Las autoridades rusas no han especificado los daños materiales ni las víctimas, pero el impacto en un terminal petrolero en el golfo de Finlandia tiene implicaciones para los mercados energéticos globales. San Petersburgo es un centro logístico clave para las exportaciones de crudo ruso, y un ataque de este tipo podría afectar a los flujos energéticos hacia Europa y otros destinos.

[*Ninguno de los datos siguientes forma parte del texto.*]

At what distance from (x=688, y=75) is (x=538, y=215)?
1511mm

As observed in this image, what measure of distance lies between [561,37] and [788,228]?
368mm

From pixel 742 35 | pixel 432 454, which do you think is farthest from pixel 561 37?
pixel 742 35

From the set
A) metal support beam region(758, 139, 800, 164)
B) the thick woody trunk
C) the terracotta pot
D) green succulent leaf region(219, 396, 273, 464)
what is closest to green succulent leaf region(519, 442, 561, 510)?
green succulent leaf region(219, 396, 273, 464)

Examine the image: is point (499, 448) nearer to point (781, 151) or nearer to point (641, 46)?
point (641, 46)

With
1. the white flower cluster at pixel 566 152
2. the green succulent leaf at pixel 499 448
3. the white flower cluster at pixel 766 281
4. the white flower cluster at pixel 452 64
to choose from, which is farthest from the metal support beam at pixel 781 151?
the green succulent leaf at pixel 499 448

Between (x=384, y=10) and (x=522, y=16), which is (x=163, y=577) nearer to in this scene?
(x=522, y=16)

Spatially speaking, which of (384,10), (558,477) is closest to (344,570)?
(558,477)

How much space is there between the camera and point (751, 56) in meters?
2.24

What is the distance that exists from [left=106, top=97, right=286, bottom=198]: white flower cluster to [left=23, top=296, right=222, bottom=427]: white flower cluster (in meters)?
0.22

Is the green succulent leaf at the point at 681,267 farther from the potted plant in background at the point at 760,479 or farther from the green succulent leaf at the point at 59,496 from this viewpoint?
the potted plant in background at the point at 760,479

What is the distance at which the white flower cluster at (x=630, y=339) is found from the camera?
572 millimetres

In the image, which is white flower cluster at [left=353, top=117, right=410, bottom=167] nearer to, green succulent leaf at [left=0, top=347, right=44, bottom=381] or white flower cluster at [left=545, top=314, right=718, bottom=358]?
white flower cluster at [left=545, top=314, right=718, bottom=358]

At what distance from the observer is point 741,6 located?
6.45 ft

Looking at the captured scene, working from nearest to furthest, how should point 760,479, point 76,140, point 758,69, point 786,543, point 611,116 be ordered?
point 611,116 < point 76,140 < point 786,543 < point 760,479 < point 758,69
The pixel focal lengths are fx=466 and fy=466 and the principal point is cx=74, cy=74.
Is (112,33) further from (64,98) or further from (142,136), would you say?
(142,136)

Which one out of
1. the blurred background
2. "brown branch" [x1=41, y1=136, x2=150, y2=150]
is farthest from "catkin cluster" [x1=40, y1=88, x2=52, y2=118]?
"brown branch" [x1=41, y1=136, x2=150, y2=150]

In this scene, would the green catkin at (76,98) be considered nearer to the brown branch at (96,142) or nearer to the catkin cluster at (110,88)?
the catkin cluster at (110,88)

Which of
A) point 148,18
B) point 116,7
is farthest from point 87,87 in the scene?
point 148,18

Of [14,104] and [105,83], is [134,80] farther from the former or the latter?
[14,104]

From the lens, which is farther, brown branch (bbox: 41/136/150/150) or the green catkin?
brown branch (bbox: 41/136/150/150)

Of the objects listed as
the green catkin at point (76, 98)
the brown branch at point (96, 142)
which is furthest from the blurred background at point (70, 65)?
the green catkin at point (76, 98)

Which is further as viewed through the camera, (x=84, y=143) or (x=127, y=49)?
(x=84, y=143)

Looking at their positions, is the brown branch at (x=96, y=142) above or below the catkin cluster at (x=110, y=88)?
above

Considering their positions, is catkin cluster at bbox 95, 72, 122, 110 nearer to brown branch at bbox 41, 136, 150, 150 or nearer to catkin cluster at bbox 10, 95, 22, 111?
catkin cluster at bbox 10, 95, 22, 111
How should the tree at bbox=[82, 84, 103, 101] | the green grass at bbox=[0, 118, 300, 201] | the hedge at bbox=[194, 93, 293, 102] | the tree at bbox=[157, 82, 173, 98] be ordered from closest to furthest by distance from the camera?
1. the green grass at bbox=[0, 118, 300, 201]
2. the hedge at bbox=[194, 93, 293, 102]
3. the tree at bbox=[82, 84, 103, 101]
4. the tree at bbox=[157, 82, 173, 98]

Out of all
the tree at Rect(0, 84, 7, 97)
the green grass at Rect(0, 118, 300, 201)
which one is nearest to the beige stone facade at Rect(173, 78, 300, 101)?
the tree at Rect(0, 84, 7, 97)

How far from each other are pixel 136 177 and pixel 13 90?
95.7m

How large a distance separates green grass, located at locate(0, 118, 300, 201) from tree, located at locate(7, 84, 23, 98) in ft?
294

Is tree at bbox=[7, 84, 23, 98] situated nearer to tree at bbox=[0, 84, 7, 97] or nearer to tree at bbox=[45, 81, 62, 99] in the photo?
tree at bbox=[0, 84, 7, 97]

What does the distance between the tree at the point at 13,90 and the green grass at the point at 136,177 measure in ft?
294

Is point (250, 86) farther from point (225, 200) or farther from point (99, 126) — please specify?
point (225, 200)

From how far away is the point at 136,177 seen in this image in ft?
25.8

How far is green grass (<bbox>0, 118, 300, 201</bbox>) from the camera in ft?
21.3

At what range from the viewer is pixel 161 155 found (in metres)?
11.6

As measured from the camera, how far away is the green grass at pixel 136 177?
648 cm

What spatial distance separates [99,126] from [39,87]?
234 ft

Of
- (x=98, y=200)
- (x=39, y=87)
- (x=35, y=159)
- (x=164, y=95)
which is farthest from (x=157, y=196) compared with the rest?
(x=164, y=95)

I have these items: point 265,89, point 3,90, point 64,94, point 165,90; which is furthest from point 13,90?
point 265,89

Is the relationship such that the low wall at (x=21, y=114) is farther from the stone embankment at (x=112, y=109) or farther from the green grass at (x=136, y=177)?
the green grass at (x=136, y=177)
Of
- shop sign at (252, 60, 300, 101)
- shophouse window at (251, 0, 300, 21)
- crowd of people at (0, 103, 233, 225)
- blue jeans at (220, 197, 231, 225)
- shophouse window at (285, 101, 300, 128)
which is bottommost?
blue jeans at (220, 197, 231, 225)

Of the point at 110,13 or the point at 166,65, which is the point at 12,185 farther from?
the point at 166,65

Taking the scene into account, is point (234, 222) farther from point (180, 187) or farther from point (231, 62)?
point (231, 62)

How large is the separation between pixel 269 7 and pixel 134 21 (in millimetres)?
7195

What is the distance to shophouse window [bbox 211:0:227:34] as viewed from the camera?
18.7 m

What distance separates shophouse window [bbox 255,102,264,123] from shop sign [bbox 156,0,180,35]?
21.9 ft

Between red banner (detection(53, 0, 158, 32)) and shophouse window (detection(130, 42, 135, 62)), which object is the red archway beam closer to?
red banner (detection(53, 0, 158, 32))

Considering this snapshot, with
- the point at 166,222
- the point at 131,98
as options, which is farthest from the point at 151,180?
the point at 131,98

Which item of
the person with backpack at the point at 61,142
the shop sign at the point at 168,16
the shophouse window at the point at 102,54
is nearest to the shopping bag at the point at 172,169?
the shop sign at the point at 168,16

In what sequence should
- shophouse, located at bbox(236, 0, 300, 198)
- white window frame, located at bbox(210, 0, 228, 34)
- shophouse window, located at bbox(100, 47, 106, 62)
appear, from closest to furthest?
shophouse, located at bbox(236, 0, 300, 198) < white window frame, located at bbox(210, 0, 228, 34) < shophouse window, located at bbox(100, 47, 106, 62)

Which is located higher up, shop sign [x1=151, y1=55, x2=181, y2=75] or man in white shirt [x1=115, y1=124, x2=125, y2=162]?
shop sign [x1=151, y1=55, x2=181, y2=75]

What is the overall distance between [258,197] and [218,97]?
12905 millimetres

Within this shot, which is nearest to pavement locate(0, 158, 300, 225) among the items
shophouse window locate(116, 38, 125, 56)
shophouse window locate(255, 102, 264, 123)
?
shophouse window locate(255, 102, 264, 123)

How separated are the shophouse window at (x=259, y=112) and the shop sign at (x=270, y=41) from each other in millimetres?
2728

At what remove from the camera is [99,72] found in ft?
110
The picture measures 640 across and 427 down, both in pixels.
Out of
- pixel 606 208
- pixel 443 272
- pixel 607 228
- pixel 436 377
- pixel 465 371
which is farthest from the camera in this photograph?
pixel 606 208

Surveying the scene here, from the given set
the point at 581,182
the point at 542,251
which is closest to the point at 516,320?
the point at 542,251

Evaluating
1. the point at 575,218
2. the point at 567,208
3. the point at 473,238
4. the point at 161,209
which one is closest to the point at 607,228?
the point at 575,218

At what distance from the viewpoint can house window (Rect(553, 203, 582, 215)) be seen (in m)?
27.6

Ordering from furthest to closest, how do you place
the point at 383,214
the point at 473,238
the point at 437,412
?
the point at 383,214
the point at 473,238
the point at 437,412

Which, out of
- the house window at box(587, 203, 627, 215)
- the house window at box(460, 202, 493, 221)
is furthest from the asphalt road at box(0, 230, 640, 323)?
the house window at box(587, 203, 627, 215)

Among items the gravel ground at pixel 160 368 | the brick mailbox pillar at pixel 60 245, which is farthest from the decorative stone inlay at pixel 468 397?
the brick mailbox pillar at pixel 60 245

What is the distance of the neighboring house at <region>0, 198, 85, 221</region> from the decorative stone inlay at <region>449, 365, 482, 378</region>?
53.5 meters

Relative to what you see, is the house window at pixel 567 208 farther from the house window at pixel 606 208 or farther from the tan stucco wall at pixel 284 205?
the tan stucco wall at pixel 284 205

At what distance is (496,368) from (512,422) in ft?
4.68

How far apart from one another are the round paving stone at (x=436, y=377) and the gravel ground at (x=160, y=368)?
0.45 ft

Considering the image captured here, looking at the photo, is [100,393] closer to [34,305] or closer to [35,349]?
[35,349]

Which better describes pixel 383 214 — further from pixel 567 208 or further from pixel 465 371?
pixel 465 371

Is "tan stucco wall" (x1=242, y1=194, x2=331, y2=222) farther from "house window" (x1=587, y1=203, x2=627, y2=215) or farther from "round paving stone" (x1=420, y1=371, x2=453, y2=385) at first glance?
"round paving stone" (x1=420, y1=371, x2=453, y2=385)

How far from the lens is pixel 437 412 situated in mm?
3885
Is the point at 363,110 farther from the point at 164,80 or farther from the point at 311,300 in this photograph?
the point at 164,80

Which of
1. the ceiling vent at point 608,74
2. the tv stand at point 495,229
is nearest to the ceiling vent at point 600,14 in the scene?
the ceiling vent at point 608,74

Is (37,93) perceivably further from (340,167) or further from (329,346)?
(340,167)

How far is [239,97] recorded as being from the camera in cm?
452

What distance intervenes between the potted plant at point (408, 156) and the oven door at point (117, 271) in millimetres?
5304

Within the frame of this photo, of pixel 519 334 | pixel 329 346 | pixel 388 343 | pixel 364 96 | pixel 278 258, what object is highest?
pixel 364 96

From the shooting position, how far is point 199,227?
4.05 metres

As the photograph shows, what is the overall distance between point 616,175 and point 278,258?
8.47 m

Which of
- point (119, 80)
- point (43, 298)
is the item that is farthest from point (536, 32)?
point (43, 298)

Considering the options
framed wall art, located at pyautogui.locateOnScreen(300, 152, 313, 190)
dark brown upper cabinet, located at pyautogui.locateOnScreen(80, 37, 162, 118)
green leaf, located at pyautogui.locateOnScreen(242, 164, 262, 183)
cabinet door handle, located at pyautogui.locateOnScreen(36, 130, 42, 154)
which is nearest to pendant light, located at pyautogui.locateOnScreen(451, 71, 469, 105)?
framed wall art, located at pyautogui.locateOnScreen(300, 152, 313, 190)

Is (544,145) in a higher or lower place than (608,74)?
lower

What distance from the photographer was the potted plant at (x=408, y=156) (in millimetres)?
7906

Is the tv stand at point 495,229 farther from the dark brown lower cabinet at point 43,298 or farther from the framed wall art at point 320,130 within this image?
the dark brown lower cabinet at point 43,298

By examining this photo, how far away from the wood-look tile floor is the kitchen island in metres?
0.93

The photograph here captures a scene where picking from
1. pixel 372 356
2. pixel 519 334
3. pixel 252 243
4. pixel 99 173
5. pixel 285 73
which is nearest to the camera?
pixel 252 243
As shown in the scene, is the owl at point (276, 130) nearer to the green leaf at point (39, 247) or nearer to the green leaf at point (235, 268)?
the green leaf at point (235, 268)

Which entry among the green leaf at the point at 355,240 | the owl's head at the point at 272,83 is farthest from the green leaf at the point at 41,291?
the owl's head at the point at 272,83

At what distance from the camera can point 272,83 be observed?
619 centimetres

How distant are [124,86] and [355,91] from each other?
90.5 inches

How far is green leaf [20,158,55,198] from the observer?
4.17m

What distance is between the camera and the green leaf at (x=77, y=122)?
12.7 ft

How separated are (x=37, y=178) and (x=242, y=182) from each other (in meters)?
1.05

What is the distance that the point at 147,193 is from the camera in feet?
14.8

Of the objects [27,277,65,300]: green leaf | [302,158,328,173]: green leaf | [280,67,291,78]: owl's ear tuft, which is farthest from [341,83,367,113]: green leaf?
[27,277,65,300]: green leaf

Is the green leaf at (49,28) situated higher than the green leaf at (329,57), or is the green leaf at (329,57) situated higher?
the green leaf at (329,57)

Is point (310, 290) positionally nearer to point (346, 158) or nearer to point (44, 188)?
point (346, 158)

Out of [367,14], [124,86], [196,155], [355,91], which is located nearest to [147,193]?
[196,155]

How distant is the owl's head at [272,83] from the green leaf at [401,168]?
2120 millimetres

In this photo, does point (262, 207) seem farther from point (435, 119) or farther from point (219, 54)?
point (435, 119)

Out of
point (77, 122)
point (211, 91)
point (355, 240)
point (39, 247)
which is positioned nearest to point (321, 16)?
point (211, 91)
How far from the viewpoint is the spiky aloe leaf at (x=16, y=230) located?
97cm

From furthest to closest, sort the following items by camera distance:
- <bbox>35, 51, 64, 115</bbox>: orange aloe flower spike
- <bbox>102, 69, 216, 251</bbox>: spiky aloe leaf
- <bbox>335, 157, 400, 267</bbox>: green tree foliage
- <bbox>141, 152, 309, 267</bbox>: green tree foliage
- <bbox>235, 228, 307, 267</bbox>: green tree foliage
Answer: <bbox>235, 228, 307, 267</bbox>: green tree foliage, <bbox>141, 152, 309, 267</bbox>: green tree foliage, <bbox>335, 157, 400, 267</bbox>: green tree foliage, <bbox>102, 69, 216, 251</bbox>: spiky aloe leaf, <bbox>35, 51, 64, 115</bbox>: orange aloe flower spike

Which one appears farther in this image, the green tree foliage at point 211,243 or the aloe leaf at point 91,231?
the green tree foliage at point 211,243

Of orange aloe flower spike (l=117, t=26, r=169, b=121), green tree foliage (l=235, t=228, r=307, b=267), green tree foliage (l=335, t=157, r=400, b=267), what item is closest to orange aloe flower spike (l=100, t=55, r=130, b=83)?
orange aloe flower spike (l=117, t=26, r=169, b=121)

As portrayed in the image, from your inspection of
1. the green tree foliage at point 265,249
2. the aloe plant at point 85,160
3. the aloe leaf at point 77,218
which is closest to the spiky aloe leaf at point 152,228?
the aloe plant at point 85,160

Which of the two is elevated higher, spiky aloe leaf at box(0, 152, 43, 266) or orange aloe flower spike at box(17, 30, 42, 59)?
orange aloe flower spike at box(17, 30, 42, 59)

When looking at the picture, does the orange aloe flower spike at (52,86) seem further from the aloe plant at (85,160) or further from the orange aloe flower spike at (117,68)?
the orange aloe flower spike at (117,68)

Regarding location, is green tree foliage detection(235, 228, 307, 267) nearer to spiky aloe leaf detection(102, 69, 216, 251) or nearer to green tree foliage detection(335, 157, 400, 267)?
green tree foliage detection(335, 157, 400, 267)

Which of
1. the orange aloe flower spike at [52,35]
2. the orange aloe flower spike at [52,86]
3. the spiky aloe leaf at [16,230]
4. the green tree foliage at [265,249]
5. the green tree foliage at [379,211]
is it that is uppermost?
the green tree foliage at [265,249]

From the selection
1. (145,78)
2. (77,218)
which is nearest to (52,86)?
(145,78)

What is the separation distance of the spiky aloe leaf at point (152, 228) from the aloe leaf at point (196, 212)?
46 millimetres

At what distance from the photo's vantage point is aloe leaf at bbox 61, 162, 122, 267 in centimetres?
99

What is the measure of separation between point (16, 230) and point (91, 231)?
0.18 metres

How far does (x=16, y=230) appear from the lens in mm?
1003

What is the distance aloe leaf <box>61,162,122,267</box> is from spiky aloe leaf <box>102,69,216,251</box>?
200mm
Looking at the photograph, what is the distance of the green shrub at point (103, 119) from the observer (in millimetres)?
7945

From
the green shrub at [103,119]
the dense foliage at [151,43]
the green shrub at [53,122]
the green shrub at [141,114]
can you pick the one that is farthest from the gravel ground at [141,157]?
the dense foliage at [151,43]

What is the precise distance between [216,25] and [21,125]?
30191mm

El ataque ucraniano, confirmado por fuentes de Kiev, se enmarca en la estrategia de las fuerzas ucranianas de golpear infraestructura estratégica dentro del territorio ruso, incluyendo refinerías y depósitos de combustible, con el objetivo de debilitar la capacidad logística y económica del Kremlin. Hasta ahora, la mayoría de estos ataques se habían concentrado en regiones fronterizas o en la península de Crimea.

Paralelamente, las fuerzas rusas han anunciado la toma de una importante ciudad en el este de Ucrania, aunque Kiev ha desmentido la información. El Ministerio de Defensa ruso afirmó en un comunicado que sus tropas han establecido control sobre un enclave urbano clave en la región de Donetsk, sin precisar el nombre de la localidad. El Estado Mayor ucraniano negó la pérdida y aseguró que los combates continúan en la zona.

Estos acontecimientos se producen en un momento de intensificación de las hostilidades en el frente oriental y en el mar Negro, donde ambos bandos han incrementado los ataques con drones y misiles. La comunidad internacional, incluida la Unión Europea, ha reiterado su condena a los ataques contra infraestructura civil y energética, aunque no se han pronunciado específicamente sobre el ataque a San Petersburgo.

El ataque al terminal petrolero en el Báltico representa un cambio táctico significativo, ya que demuestra la capacidad de Ucrania para proyectar poder a larga distancia, amenazando activos estratégicos rusos que hasta ahora se consideraban fuera del alcance de sus drones. Esta capacidad podría tener repercusiones en la seguridad energética europea, dado que cualquier interrupción en las exportaciones rusas afecta los precios del petróleo y el gas en el mercado global.